───── Source data

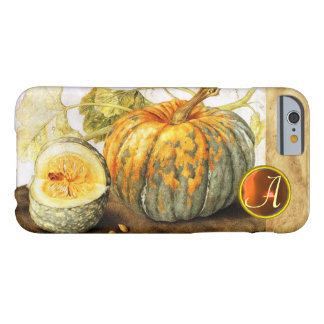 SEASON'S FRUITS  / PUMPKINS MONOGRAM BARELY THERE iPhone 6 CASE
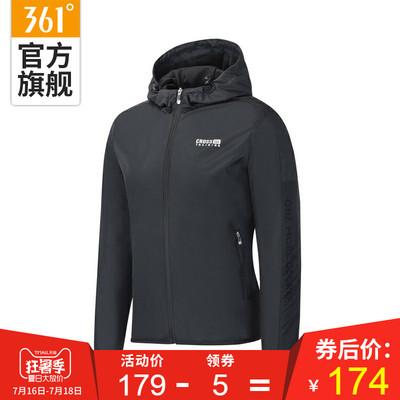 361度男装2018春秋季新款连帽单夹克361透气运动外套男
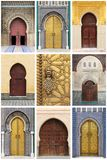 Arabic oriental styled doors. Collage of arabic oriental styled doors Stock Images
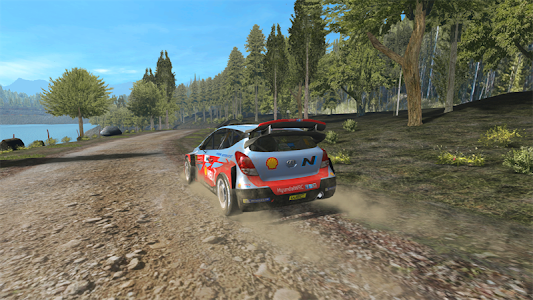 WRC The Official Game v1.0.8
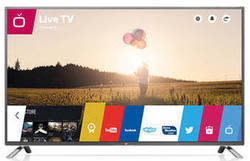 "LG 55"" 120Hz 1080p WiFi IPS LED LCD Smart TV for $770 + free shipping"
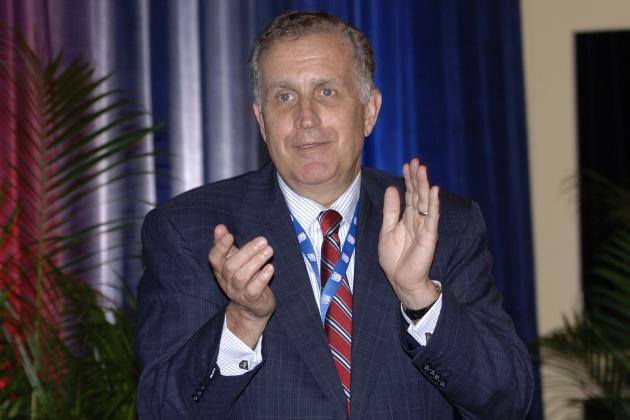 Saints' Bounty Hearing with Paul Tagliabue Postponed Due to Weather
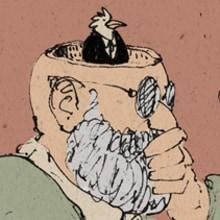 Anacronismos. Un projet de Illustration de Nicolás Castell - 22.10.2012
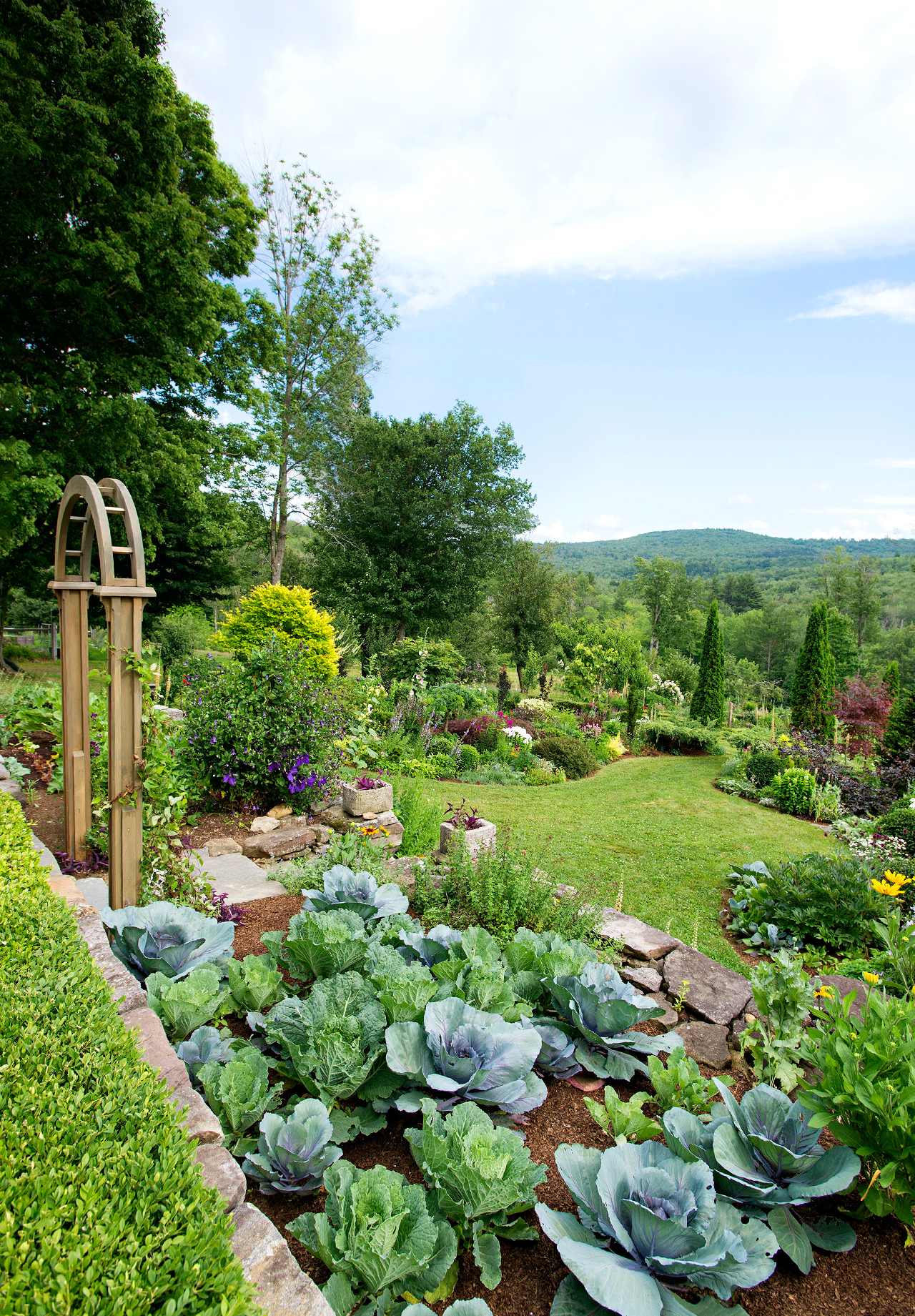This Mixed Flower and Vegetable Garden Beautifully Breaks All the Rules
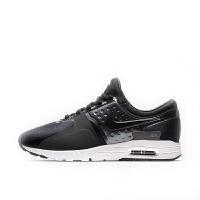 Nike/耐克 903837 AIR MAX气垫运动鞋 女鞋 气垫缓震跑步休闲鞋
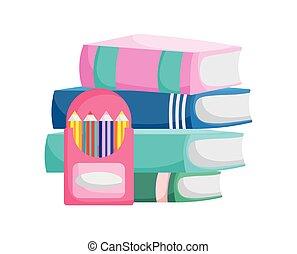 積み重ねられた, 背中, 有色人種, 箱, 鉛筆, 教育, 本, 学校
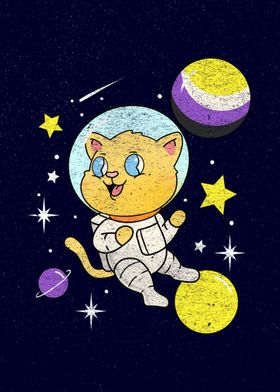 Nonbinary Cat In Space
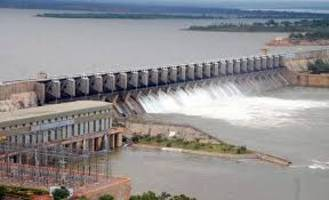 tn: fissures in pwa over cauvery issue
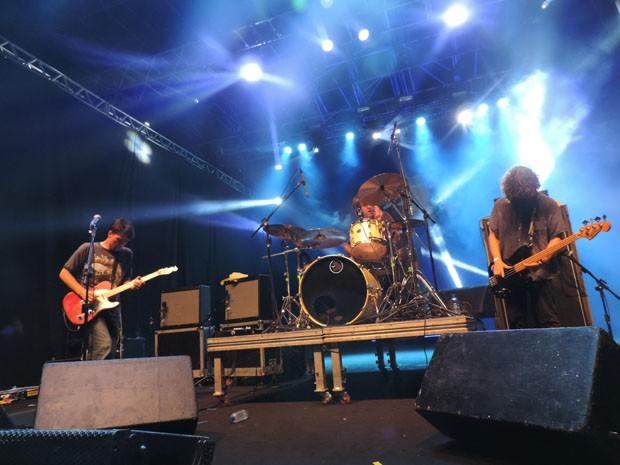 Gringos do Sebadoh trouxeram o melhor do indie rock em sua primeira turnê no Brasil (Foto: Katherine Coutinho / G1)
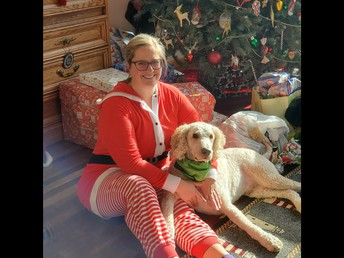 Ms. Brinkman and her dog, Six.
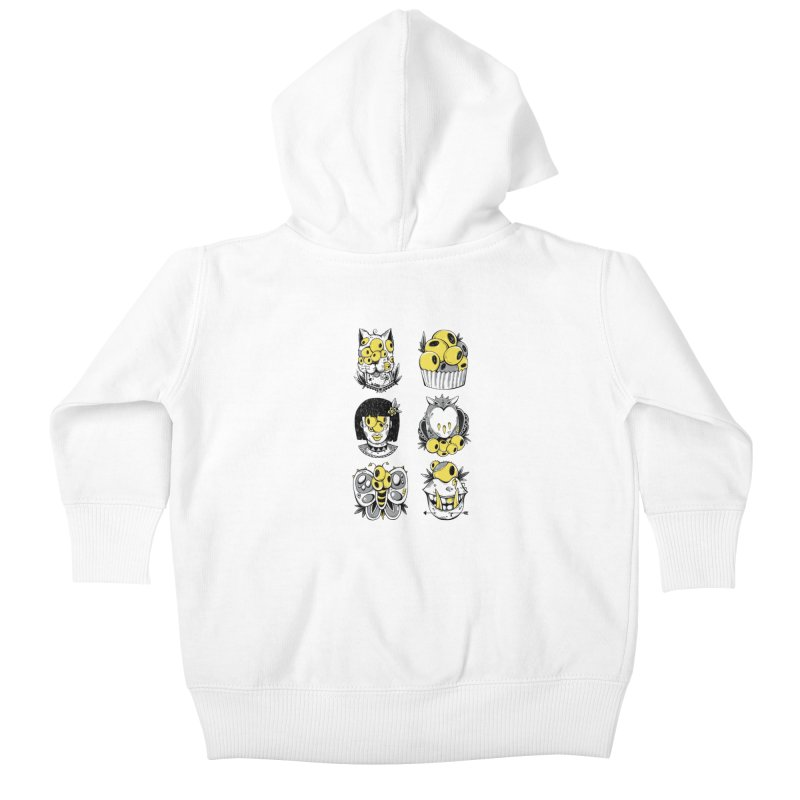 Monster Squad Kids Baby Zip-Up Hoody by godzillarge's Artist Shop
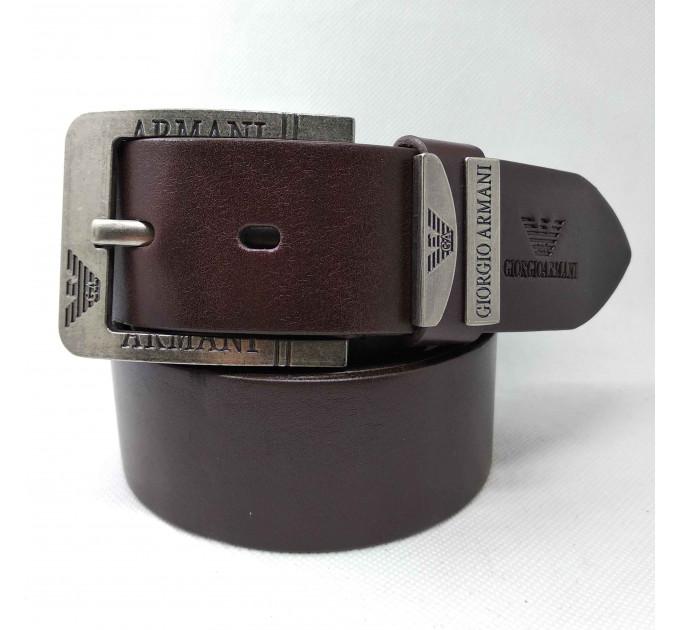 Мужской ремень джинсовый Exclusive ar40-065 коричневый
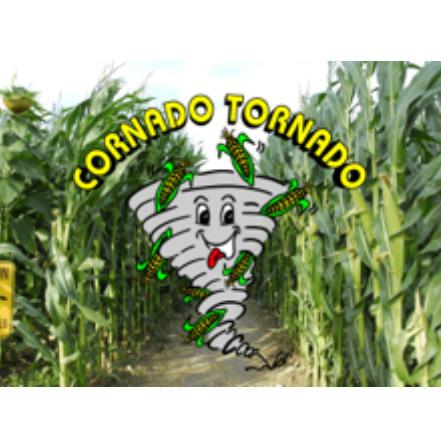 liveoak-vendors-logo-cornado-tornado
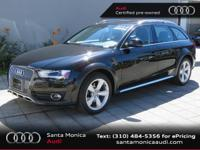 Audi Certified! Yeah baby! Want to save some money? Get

──────────

From the records above, extract the lines from the one holding "Gringos do Sebadoh" through the one holding "liveoak-vendors-logo-cornado-tornado", word for word; omit the pictures.

## Response area
 Gringos do Sebadoh trouxeram o melhor do indie rock em sua primeira turnê no Brasil (Foto: Katherine Coutinho / G1)
 Ms. Brinkman and her dog, Six.
 Monster Squad Kids Baby Zip-Up Hoody by godzillarge's Artist Shop
 Мужской ремень джинсовый Exclusive ar40-065 коричневый
 liveoak-vendors-logo-cornado-tornado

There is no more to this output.